Ein Weltethos – notwendiger denn je
Seit Jahren ist eines der zentralen gesellschaftlichen Themen in den meisten Ländern Europas der Umgang mit Menschen unterschiedlicher Kultur und Religion. Debatten über Integration und sogenannte Parallelgesellschaften, über Religionsfreiheit und den Platz der Religionen im säkularen Staat, über Kopftücher und Minarette nehmen breiten Raum ein. In drei Wochen wird über die Ausschaffungsinitiative abgestimmt, auch dies ein Anlass, über den Platz von Menschen nachzudenken und zu debattieren, die von anderswoher in die Schweiz gekommen sind. All diese gesellschaftlichen Probleme können nicht dadurch gelöst werden, dass man einen „Zusammenprall der Kulturen“ beschwört. Zukunftweisender scheint es mir, die konstruktive Begegnung, die Verständigung und den Dialog der Kulturen und Religionen auf jede Weise zu fördern und alle Chancen dazu in der Praxis wahrzunehmen. In einer pluralistischen Gesellschaft muss ein Diskurs über ethische Grundlagen, über Grundwerte gesucht werden, der alle Partner mit einschliesst. Jedes Zusammenleben von Menschen, sei es in Familien und Lebensgemeinschaften, Gruppen, in Schule und Hochschule, am Arbeitsplatz, in der Gesellschaft oder der Welt als ganzer, erfordert ja einen immer wieder neu zu findenden Konsens der Einzelnen und der Gruppen über einige grundlegende gemeinsame Werte und darauf basierende Massstäbe für das individuelle wie kollektive Handeln. Natürlich existiert ein solcher Konsens in der Bundesverfassung oder, noch umfassender, in der Allgemeinen Erklärung der Menschenrechte. Doch damit diese Grundrechtsdokumente zum Tragen kommen, braucht es eine noch tiefer liegende ethische Grundlage. Wo Menschen in Frieden zusammenleben wollen, brauchen sie also ein gemeinsames ethisches Fundament, ein tragendes Ethos.

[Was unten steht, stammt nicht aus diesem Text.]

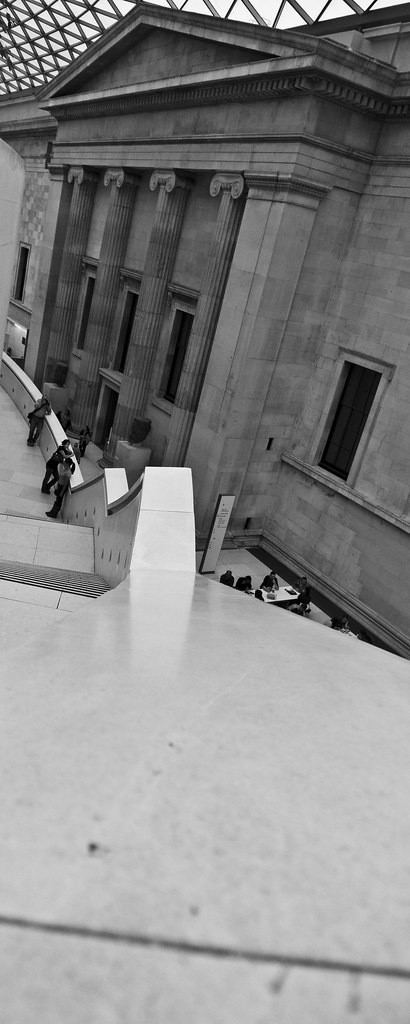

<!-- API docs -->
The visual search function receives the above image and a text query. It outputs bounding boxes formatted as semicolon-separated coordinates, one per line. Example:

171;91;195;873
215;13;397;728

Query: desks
242;586;301;608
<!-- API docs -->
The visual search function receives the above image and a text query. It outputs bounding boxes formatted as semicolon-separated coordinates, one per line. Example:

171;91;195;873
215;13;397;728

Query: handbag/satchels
27;412;33;419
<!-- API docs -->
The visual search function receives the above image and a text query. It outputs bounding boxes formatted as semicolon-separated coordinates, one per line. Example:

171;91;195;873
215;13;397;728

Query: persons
219;570;234;587
355;630;371;644
255;590;264;601
56;409;71;433
72;443;80;465
41;440;75;495
297;587;311;615
236;576;252;591
26;394;52;447
79;425;91;457
331;615;349;632
292;577;310;593
260;571;279;592
46;458;75;518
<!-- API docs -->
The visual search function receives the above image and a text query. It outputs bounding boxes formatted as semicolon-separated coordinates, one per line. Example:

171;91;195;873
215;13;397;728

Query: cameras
44;400;51;407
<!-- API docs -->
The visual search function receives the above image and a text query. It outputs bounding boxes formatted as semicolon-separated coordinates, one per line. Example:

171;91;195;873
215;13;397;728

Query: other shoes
46;512;56;518
42;488;50;494
27;440;34;446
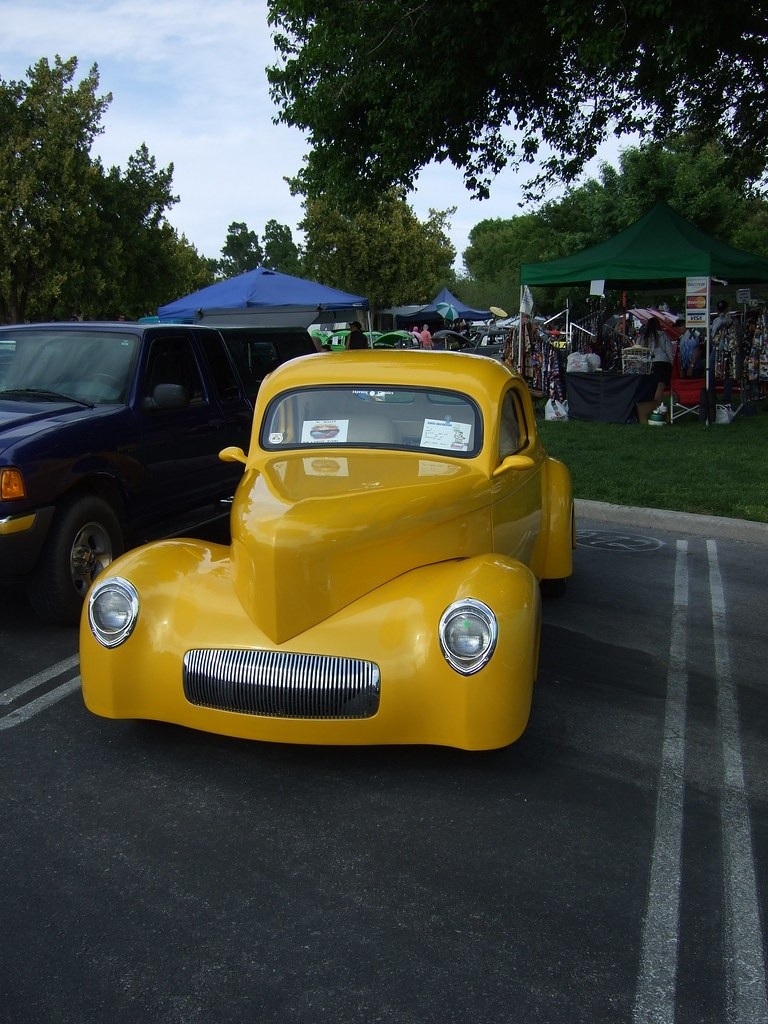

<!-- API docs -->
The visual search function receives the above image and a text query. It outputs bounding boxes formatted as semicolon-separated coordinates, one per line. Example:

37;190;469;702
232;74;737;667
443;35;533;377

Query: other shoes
653;402;668;416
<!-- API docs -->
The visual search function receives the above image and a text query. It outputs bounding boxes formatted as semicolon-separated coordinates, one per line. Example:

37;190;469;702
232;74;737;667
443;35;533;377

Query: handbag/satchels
567;352;601;372
714;404;733;424
544;398;569;422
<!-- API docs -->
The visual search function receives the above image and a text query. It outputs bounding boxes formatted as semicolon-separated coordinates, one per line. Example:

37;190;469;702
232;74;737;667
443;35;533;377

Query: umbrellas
490;307;508;317
436;302;459;320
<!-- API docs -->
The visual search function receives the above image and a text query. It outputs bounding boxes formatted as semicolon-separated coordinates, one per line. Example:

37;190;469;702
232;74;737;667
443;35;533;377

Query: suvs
0;320;319;632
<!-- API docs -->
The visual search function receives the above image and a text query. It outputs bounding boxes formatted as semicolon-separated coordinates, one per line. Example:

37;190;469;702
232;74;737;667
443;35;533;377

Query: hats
673;319;685;327
717;300;727;311
349;321;361;329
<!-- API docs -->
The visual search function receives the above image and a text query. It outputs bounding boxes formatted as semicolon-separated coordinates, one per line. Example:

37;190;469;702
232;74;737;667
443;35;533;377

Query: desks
563;371;660;426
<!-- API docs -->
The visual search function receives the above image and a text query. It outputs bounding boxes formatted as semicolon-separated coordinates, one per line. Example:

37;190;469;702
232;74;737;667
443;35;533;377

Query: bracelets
690;364;694;367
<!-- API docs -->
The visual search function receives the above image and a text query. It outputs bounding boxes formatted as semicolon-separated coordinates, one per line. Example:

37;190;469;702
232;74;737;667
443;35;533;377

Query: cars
79;348;578;752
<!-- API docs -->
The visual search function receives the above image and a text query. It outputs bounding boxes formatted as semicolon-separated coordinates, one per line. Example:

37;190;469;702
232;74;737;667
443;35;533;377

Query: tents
518;196;768;427
157;266;374;349
378;287;552;332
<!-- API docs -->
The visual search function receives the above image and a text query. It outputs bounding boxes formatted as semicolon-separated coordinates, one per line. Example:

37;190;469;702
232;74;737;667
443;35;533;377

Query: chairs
529;388;551;419
670;377;710;428
318;412;403;445
443;412;517;456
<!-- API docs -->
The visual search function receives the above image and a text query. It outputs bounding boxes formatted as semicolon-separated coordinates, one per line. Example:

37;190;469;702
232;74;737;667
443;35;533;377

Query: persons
411;323;434;349
312;336;334;352
709;300;733;403
117;314;126;321
673;317;707;378
458;325;470;347
346;320;368;349
636;319;675;403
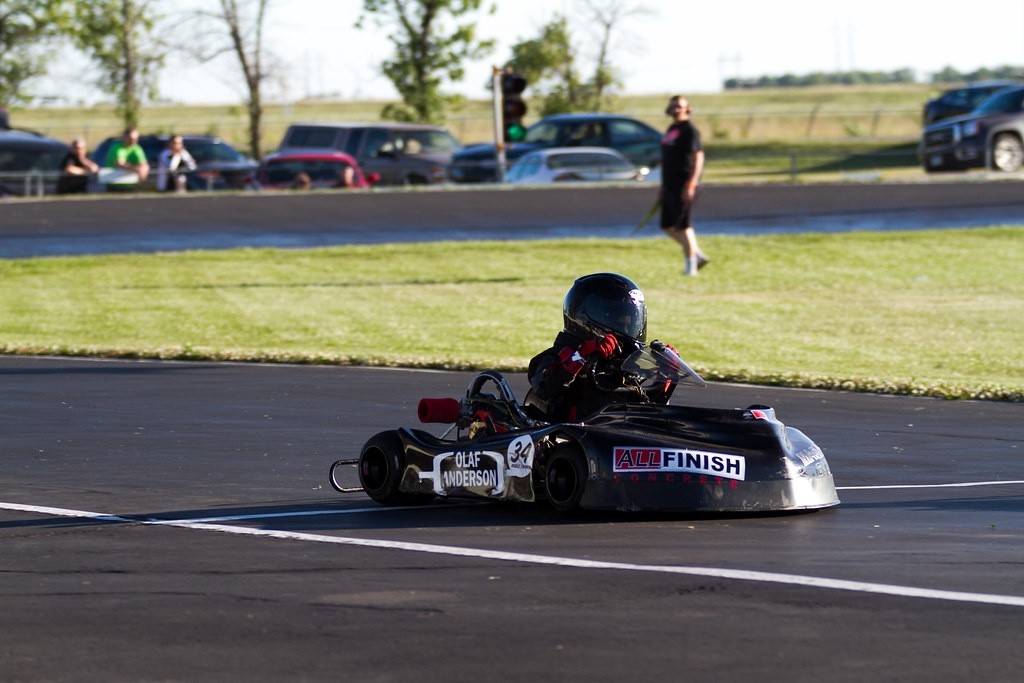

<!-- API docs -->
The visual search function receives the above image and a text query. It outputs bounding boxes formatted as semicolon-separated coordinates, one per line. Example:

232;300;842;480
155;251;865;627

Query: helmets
563;273;648;352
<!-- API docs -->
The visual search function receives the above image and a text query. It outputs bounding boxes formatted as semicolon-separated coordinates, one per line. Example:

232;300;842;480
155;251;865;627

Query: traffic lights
502;73;529;141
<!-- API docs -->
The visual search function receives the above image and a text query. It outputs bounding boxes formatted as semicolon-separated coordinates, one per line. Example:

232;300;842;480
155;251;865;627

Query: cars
501;147;649;183
921;78;1024;173
447;115;666;183
242;148;380;192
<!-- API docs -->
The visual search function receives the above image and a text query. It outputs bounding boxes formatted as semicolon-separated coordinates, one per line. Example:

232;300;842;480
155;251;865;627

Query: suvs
0;128;73;194
88;134;258;191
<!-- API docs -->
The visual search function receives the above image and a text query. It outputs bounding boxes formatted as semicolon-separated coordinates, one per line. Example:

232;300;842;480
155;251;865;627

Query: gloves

Gibt es zwischen Menschen aller Religionen und darüber hinaus auch nicht-religiöser humanistischer Weltanschauung eine gemeinsame Basis für einen solchen Dialog und damit für ein friedliches und kreatives Zusammenleben – über die Basis des gemeinsamen Menschseins hinaus? Mit dieser Frage hat es die Idee eines Weltethos zu tun. Sie will genau ein solches Fundament bewusst machen. Denn in den religiösen und philosophischen Traditionen der Menschheit finden sich für zentrale Lebensbereiche seit uralten Zeiten Formulierungen solcher allen gemeinsamer ganz elementarer ethischer Massstäbe, die auf der Suche nach einem guten Leben für den Einzelnen und nach einer guten Gesellschaft helfen sollen. Sie können auch heute Orientierungslinien darstellen, um Gesellschaft und Welt letztlich vor dem Auseinanderbrechen zu bewahren. Diese Tatsache kann einen Brückenbau zwischen unterschiedlichen Kulturen und Religionen erleichtern, der für unsere heutige pluralistische und plurikulturelle Welt und Gesellschaft lebensnotwendig ist. Kann aber die Idee eines Weltethos wirklich den Dialog der Kulturen und Religionen fördern, eine Brücke zwischen den Kulturen bilden? In meinen Überlegungen will ich eine Antwort auf diese Frage anbieten.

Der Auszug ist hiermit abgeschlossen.